It is 2021, isn’t it? The WHO's draft global alcohol action plan 2022-30 advises us to pay “appropriate attention to prevention” to the consumption of alcohol in certain groups, including children (obviously), teenagers and women of childbearing age.

Which covers every female with a uterus for between three and four decades of their lives?

Where do you even start to unpick this? With the presumption that every woman wants to get pregnant and should live her life accordingly, which is massively outdated and offensive? The idea that an organisation can still take ownership of a women’s will, body and reproductive system? Or the fact that men of "childbearing age" are let off the hook completely.

Can you imagine if men were subjected to the same diktat?

The fact is, women, regardless of their "reproductive status" have been drinking for centuries. I was, whisper it, born in the (very) late Seventies and I’m pretty sure my mum drank in moderation throughout her pregnancy – along with countless other women of her generation.
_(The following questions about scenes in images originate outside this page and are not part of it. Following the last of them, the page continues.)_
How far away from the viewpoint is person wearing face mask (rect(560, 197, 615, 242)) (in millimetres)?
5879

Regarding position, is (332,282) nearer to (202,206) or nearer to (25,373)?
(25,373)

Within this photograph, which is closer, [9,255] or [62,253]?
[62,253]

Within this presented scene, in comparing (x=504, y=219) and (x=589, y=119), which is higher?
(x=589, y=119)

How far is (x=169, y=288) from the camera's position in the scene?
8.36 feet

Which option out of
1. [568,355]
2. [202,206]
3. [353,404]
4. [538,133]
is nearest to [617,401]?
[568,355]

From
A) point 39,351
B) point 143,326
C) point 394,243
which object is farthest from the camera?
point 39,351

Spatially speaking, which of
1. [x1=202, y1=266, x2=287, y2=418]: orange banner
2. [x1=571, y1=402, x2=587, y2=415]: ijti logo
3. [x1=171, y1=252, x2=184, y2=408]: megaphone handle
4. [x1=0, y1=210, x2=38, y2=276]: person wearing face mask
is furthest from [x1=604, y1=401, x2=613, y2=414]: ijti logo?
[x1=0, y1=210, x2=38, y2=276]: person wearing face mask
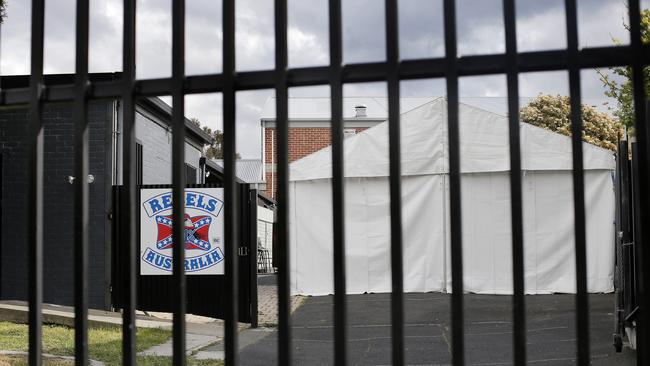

My eldest son was also what you would call a honeymoon baby. Maybe I was a little naive but having spent more than a decade doing everything I could not to get pregnant, I was quite surprised when it happened as quickly as it did. It was only after we’d got back from our blissful honeymoon in Italy where I had been knocking back Aperol Spritz and Chianti, that I realised I was expecting.

So began the lifetime of worry, judgement and guilt otherwise known as parenthood. Google dutifully supplied a deluge of scaremongering statistics I was slightly comforted by all the stories I heard from friends of women finding out they were pregnant after a hen do, New Year’s Eve etc and going onto have perfectly healthy babies.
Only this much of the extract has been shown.